### Exercise
Take the line that contains "Is illuminated office" as the first line and the last line of the material below as the final one; reproduce exactly the lines between, inclusive.

---

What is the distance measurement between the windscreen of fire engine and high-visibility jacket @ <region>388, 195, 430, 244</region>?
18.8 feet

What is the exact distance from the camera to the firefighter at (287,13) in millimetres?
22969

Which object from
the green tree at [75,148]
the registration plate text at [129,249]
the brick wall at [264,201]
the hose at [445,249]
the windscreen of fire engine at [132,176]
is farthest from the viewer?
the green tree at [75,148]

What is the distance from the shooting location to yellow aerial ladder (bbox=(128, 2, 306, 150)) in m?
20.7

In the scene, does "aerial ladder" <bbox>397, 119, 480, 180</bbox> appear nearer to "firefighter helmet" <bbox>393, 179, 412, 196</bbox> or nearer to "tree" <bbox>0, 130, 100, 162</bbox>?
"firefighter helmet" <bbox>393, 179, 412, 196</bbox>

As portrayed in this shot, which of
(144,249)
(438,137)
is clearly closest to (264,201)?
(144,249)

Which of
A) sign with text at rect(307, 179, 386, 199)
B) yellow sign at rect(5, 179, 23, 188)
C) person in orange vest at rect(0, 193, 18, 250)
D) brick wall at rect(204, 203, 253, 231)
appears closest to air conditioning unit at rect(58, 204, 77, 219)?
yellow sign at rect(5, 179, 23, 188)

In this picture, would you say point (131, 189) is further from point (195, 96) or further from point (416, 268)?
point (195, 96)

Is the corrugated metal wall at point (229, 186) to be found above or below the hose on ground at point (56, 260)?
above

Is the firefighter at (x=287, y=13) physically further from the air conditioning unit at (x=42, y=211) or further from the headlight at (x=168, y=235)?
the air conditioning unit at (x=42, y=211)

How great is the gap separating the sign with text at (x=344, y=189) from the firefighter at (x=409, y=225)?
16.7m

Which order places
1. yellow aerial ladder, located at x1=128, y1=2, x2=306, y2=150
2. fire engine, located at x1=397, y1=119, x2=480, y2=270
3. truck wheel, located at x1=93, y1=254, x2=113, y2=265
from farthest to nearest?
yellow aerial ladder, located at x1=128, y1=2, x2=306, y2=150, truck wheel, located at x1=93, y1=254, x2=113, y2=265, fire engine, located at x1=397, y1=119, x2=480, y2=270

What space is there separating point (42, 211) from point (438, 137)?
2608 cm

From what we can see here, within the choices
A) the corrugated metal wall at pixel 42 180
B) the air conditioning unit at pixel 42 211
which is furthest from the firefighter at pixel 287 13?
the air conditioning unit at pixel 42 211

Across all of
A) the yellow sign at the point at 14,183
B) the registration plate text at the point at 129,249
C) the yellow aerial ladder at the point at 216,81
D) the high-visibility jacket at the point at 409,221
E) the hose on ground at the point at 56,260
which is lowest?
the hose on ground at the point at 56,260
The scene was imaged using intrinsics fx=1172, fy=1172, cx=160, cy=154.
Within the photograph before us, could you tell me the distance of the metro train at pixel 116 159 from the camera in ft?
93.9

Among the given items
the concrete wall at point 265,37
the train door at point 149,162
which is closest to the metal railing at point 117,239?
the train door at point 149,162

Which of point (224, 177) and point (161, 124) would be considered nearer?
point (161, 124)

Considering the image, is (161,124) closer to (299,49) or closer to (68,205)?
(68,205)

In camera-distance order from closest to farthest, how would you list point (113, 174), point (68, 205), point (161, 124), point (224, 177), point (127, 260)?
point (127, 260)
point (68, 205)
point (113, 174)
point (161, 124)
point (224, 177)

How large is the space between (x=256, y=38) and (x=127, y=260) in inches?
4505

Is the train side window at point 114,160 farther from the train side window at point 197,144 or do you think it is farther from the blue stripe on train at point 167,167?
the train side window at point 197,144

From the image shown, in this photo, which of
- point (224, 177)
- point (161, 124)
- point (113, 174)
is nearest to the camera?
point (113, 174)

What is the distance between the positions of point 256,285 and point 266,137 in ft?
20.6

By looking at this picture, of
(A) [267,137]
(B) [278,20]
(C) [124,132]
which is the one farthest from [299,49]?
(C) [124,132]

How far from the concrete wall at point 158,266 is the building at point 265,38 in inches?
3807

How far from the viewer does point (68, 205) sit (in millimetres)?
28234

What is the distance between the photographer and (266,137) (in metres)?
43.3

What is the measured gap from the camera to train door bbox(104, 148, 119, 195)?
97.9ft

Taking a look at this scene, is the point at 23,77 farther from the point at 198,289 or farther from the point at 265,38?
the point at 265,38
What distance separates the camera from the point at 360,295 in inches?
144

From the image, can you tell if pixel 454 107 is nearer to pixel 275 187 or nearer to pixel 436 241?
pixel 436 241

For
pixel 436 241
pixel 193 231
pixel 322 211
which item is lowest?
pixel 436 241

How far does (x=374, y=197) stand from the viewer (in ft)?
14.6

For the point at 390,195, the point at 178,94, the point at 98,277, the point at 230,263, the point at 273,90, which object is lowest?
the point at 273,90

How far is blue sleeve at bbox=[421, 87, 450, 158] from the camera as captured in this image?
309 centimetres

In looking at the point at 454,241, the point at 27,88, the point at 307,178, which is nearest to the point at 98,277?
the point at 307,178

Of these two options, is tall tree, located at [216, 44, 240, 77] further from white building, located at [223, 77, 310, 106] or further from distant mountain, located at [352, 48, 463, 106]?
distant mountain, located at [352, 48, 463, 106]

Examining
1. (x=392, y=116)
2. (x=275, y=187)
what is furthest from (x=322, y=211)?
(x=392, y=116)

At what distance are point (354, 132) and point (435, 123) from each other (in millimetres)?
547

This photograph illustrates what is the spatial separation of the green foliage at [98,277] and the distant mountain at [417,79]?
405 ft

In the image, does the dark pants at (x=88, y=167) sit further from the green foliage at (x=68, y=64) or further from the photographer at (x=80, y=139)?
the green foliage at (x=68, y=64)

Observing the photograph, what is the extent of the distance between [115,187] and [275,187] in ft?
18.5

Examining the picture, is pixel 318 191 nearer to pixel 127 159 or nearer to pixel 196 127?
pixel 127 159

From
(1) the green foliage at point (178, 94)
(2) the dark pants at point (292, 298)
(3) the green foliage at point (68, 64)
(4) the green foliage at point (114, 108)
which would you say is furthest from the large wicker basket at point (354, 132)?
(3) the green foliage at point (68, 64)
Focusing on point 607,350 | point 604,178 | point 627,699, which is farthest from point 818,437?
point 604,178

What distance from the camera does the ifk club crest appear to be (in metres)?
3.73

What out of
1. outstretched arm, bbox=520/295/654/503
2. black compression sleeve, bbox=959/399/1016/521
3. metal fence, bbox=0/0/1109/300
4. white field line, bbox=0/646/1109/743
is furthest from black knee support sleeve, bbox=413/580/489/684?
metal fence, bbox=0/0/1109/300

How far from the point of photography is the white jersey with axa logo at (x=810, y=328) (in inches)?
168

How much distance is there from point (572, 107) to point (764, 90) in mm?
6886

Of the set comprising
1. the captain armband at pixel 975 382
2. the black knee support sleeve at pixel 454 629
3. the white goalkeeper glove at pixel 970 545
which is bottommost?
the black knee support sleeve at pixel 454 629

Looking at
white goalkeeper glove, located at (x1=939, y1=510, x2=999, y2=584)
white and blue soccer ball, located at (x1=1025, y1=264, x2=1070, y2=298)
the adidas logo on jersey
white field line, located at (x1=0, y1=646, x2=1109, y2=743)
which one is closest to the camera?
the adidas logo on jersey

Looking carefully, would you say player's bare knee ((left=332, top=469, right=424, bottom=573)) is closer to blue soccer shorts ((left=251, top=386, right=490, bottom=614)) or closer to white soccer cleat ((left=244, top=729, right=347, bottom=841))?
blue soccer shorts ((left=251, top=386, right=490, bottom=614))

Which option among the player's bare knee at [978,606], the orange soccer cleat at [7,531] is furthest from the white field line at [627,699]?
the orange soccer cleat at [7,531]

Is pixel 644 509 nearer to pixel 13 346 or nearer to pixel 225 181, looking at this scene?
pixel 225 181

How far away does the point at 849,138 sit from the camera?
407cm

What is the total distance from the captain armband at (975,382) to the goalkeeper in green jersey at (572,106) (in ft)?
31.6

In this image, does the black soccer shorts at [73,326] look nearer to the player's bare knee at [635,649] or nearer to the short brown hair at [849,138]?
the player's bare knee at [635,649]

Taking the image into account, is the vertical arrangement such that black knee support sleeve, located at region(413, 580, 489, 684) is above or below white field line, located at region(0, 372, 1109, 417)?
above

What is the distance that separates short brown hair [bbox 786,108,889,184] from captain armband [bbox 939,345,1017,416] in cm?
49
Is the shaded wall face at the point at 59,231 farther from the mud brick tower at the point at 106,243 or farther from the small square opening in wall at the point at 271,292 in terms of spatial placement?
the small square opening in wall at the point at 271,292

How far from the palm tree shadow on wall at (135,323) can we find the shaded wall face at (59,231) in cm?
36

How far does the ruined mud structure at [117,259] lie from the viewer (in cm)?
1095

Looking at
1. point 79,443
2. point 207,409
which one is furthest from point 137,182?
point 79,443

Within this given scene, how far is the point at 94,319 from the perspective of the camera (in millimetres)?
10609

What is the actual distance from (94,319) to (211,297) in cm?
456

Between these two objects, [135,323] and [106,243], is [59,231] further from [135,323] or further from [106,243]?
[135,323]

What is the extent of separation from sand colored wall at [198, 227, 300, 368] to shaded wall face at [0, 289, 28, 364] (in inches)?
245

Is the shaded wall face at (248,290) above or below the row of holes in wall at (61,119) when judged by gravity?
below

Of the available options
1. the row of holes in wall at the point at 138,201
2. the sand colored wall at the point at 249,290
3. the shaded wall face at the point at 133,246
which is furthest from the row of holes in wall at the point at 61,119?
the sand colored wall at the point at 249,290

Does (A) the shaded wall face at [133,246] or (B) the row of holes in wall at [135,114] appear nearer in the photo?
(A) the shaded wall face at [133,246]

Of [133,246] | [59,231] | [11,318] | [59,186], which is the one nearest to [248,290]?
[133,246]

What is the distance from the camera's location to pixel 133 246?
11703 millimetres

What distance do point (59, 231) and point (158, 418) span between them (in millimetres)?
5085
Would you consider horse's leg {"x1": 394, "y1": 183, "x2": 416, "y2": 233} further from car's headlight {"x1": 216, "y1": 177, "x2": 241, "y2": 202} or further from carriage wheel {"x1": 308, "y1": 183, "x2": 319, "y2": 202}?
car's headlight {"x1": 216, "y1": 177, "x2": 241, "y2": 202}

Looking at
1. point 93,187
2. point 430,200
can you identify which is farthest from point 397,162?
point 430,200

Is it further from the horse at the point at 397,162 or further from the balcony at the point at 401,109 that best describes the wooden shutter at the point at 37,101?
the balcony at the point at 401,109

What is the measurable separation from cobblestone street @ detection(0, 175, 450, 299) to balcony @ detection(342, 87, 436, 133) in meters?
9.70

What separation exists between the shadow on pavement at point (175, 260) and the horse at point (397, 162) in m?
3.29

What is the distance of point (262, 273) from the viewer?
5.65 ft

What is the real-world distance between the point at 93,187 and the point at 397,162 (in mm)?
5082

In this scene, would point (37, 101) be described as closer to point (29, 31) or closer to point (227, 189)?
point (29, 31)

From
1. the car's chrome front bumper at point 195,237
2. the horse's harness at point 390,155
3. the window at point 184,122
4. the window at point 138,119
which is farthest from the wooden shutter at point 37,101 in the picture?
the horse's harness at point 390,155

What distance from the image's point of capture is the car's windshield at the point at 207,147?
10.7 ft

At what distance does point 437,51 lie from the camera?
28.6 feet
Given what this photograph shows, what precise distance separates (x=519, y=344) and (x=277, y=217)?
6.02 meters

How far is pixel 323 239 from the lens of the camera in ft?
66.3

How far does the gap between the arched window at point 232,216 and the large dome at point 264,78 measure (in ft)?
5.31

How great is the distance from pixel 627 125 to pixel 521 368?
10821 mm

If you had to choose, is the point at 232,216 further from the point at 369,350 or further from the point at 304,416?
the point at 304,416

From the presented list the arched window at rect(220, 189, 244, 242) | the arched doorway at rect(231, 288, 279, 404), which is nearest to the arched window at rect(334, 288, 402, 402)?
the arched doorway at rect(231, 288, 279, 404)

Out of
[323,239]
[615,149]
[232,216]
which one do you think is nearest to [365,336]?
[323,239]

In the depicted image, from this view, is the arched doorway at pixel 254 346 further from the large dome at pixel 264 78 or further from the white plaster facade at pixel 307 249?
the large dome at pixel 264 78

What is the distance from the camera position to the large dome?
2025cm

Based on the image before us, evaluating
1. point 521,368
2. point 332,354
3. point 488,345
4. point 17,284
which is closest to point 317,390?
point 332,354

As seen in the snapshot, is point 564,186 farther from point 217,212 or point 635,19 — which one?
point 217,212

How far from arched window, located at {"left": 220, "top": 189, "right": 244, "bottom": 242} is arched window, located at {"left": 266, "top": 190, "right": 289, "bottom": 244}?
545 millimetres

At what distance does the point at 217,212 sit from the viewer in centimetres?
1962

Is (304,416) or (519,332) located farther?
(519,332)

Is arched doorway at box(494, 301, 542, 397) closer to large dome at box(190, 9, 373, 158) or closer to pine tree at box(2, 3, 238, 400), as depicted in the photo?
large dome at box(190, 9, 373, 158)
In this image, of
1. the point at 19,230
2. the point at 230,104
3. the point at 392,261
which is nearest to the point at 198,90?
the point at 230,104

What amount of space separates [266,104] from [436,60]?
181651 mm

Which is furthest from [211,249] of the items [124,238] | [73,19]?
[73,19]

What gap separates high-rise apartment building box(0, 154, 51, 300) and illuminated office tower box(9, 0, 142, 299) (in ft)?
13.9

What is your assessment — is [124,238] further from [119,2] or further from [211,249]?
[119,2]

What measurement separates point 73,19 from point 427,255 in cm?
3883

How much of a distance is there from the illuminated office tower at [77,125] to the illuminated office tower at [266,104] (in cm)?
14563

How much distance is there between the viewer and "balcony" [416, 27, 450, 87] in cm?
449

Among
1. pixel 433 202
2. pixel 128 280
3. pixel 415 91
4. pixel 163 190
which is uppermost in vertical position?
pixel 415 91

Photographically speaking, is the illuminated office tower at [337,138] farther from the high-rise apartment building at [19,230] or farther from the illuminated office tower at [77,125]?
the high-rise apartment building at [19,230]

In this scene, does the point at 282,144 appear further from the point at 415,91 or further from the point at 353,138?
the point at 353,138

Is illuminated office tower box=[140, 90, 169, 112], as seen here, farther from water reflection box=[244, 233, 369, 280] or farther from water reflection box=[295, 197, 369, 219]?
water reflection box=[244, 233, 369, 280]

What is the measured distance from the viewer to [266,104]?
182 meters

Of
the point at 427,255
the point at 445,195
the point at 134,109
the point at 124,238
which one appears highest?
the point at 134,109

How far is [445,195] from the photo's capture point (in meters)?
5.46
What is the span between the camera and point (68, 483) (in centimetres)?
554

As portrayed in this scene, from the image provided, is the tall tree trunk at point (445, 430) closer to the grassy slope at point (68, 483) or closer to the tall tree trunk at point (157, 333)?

---

### Task result
Is illuminated office tower box=[140, 90, 169, 112], as seen here, farther from water reflection box=[244, 233, 369, 280] or farther from water reflection box=[295, 197, 369, 219]?
water reflection box=[244, 233, 369, 280]

What is the measured distance from the viewer to [266,104]?
182 meters

Of
the point at 427,255
the point at 445,195
the point at 134,109
the point at 124,238
which one appears highest?
the point at 134,109

How far is [445,195] from the photo's capture point (in meters)?
5.46
What is the span between the camera and point (68, 483) (in centimetres)?
554

As portrayed in this scene, from the image provided, is the tall tree trunk at point (445, 430) closer to the grassy slope at point (68, 483) or closer to the tall tree trunk at point (157, 333)?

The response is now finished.